I believe there are multi-level of efforts for this problem. Things like get or get0 are hard definitely, but & [, and [[ have very fixed and simple structure. For example

Level 1 would be expressions like env$f(...), if env is an environment that is within the globals object, then f (symbol) should be in globals as well when analyzing the call tree.

Level 2, env[[env2$f]], it might be hard to work this out since env2$f is not a symbol nor string, but a call, one can always use bquote to quasi-evaluate env2$f with bquote({env[[.(env2$f)]]}). I always wish that I could do something like


without bquote. In this way users can tell future which variables are to be eagerly evaluated and which are lazy.

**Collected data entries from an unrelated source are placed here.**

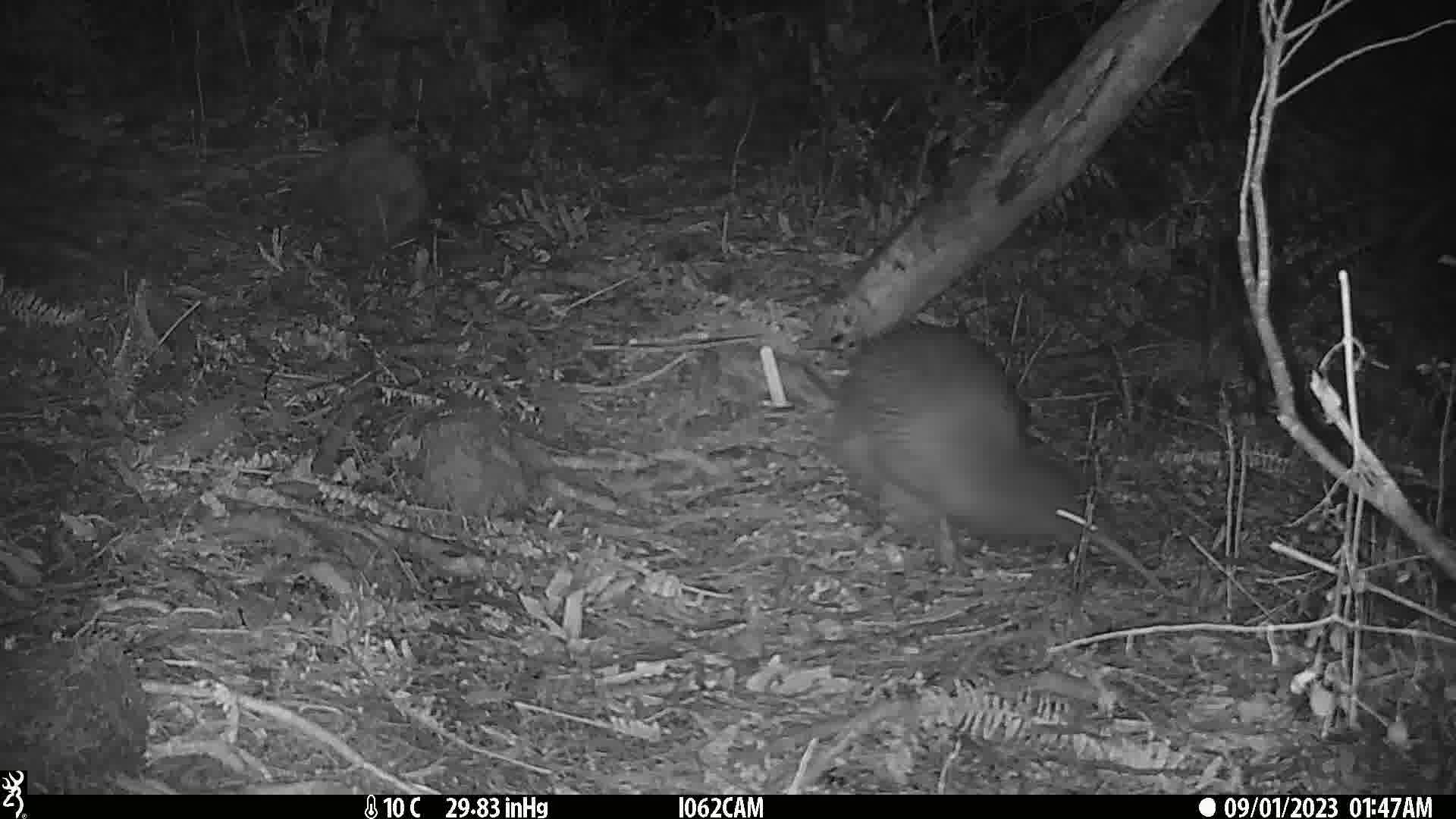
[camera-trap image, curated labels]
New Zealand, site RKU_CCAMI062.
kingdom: Animalia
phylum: Chordata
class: Aves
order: Apterygiformes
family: Apterygidae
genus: Apteryx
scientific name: Apteryx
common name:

Currently future is implemented like this

future <- function(....) {
    if (substitute) 
        expr <- substitute(expr)

To enable .(...), you just need

future <- function(...., quasi_eval = TRUE) {
    if (substitute) 
        expr <- substitute(expr)
    if( quasi_eval )
       expr <- do.call(bquote, list(expr = expr, where = parent.frame()))
DarwinAwardWinner commented 1 year ago

For what it's worth, a workaround in my specific case (h_bad above) is to define the list of functions inside the function, e.g.

h_ok <- function(x) {
    my_function_list <- list(g=g)
    my_function_list[["g"]](x) + 1
# Both assertions pass
assert_that(h_ok(0) == 3)
assert_that(value(future(h_ok(0))) == 3)

This works because a reference to the global variable g now appears literally within the body of h_ok.